13 September 2010

Monday 23 August: Chinupule and Health and Development Commission

In the morning, we visited a slum called Chinupule to spend some time with a women's prayer group there.



This is the most joyful group of women I have probably ever met. They are by no means wealthy. Some are single, some are widowed. Some are raising their grandchildren because their own children have died. They do not have much, but the fact that they have each other seems to suit them just fine. Despite their struggles, they welcomed us with such joy and excitement. We sang and we danced. We spent some time looking in the school, a one room concrete building where the children all crowd in together to sit on the floor and learn. These women promised to take minibusses down to the airport to see us off. We know they made good on this!


a picture on the wall in the classroom-- interesting, because I didn't see any ducks except on safari later in the trip


one of the school teachers walking around Chinupule



The rest of the day was spent at the Blantyre Synod Health and Development Commission. This is when we met Wellings Mwalabu, the director of programs at BSHDC, pictured above on the left. He is a well educated man working with the Livelihoods Program, focused on environmental and agricultural issues like climate change and conservation. Our first meeting was a bit awkward for me-- he asked one of the women on our team if I was a girl (meaning a child-- I look young everywhere in the world!). He was not expecting a graduate student who would ask him tons of questions about climate change, tree species, agricultural methods and conservation efforts in the following days. Thankfully we got to spend a lot of time with him in the coming days, because I really did have a lot of questions. Also, our first meeting with him was somewhat overshadowed by a doctor involved with the health aspect of the BSHDC. It was a very useful discussion, but we definitely spent more time focused on health issues in Malawi than Livelihood issues as the meeting was originally intended.

TASK LIST –
1/ In the blog entry, why was the writer's first meeting with Wellings Mwalabu awkward? Answer in one to three sentences.
2/ In the blog entry, which program does Wellings Mwalabu work with?
3/ Can you pick up the blog entry about Chinupule and the Health and Development Commission from where it stops?
The records that come next have nothing to do with the blog entry or the tasks on it.

ENTRIES PROVIDED –
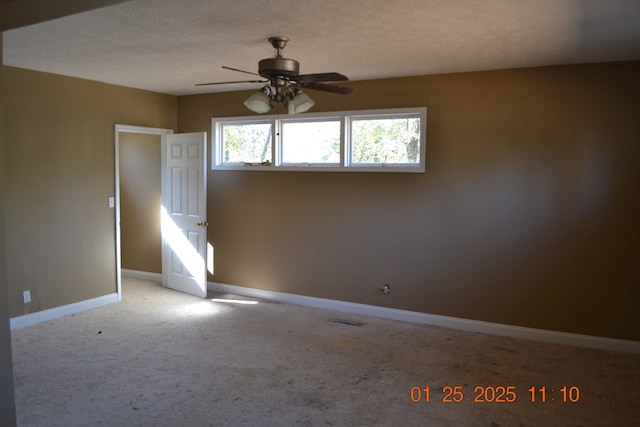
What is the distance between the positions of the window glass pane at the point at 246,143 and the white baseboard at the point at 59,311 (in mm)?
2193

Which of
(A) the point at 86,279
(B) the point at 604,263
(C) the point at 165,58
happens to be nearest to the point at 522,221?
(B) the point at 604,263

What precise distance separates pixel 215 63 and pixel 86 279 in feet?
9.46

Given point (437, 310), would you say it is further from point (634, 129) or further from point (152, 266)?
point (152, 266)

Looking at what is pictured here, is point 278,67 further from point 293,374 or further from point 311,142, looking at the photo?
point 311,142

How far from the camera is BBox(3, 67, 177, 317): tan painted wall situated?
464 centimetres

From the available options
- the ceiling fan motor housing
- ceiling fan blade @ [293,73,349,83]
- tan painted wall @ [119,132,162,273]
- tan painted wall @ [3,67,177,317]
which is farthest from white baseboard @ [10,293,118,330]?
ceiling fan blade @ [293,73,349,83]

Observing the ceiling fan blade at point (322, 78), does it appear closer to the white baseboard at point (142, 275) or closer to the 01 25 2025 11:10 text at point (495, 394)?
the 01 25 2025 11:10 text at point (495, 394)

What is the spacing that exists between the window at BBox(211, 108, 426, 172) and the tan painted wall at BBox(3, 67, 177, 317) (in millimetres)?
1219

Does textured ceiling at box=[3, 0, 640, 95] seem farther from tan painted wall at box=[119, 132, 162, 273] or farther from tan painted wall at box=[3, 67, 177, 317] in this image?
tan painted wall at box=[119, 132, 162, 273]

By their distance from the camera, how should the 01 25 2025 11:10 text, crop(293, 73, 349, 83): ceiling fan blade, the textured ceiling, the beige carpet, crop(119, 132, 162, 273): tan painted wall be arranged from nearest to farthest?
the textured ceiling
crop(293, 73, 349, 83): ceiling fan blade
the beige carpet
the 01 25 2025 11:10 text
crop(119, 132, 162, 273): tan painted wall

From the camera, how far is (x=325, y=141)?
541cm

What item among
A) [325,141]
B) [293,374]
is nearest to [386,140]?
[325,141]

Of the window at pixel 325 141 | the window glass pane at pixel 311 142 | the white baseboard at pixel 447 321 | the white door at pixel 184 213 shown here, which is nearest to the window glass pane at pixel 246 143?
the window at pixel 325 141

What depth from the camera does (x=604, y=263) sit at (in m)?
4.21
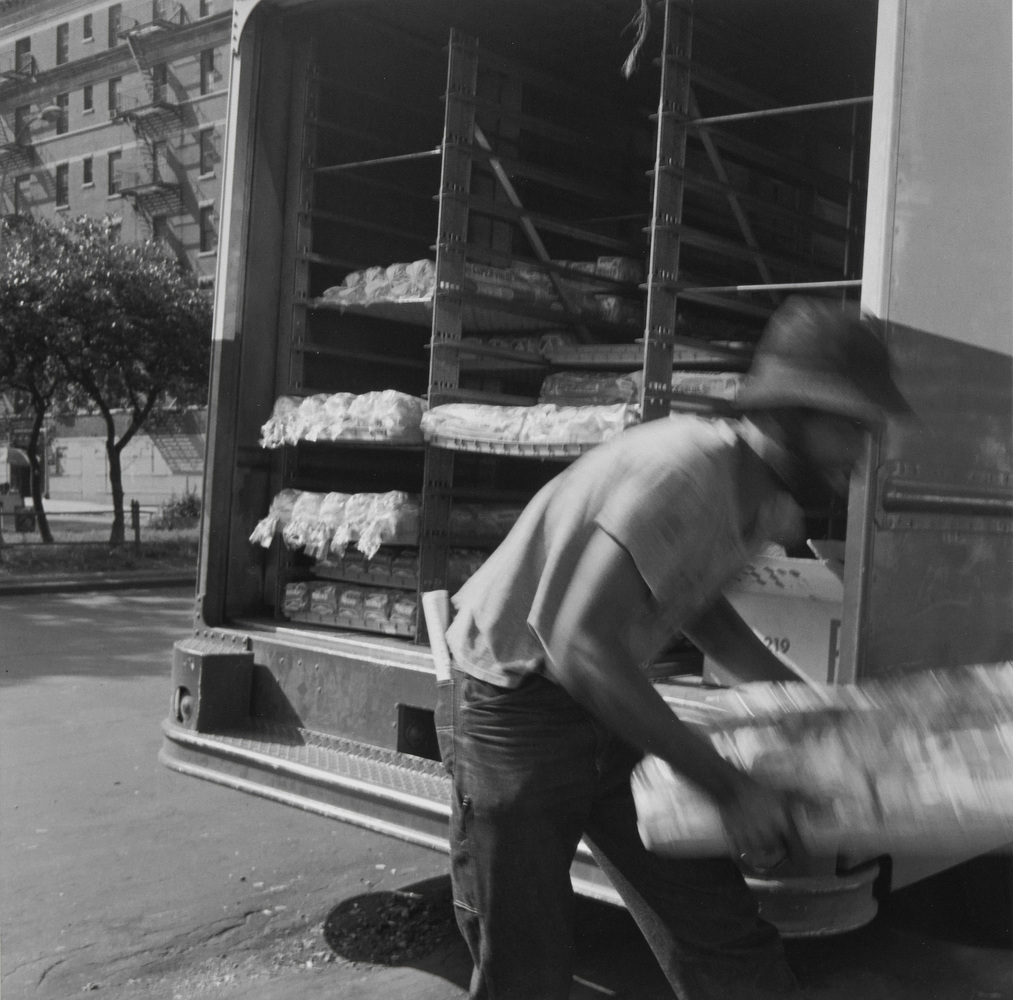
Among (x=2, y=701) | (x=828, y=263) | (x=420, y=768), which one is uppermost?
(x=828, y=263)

==

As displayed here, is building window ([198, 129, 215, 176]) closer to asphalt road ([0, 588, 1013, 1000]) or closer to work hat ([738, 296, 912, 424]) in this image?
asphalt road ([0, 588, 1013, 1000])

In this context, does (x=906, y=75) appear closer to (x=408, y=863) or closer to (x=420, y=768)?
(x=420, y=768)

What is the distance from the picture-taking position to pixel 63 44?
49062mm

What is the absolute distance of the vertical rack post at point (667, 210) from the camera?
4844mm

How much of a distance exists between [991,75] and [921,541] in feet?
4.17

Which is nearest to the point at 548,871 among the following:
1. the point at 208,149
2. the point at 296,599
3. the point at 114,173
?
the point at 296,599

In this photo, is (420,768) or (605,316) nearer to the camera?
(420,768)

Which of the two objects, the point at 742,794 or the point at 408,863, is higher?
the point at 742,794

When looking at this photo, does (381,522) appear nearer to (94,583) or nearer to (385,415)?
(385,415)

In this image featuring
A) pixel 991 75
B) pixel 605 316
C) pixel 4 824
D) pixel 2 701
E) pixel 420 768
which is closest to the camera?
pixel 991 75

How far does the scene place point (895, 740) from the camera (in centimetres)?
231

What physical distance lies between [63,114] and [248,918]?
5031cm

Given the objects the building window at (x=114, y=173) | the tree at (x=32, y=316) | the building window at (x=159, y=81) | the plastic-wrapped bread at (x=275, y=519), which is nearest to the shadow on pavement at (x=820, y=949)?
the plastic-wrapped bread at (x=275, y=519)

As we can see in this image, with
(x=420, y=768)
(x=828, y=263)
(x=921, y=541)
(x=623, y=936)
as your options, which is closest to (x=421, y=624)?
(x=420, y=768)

...

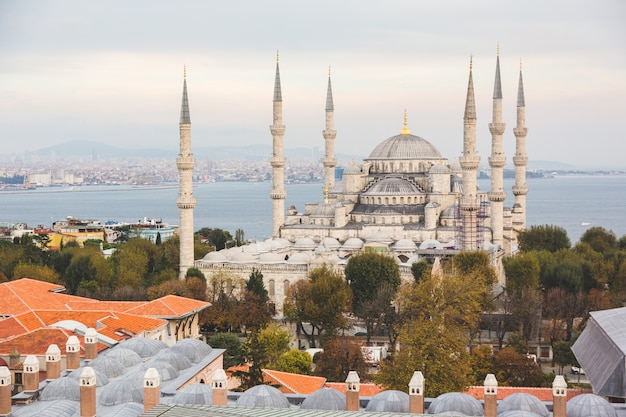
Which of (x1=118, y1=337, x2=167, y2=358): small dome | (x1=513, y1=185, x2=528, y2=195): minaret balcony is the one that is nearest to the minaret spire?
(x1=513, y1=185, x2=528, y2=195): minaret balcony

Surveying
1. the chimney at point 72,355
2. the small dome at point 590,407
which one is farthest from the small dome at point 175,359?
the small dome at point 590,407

RESPONSES –
1/ It was awkward because Mwalabu asked one of the women on the team whether the writer was a girl, meaning a child. He was not expecting a graduate student who would ask him many questions about climate change, tree species, agricultural methods and conservation.

2/ The Livelihoods Program.

3/
The BSHDC only recently gained "health" into its name. Really though, health and development are closely tied together. We discussed some of these issues with Dr. Roland, who is from Holland. Malawi has no cardiologists, no oncologists, and no ventilators. The country received its first CT scan machine in 2008. There are only 4 or 5 Malawian OB/GYNs, maybe a few more including expats but still less than a dozen for the 14.5 million people in the country. The top killer is malaria, but number two is rather predictable: HIV/AIDS (number 3 is tuberculosis and other respiratory problems). I was surprised to learn that most of those with the disease have completed a secondary education and are married. I would assume the opposite, but the tendency for the educated to move away from their families in order to work and support them, and the instability of such a lifestyle, are apparently where the problem lies. The government and various NGO's have brought the rate of HIV/AIDS down to 12% nationally, most notably through the testing of pregnant women for the virus and providing appropriate medications to prevent transmitting it to the baby. There is also a huge emphasis on public health, which is where this all ties into development. Clean water. Sanitation. Basic hygiene. Family planning.

This is what I wrote at the end of that day: "The meeting ran later than expected? Planned? Hard to say since schedules seem loose here, which is fine." This would become the ongoing theme, but I didn't mind for the most part since I was a very happy sponge, soaking up all sorts of information and stories and songs.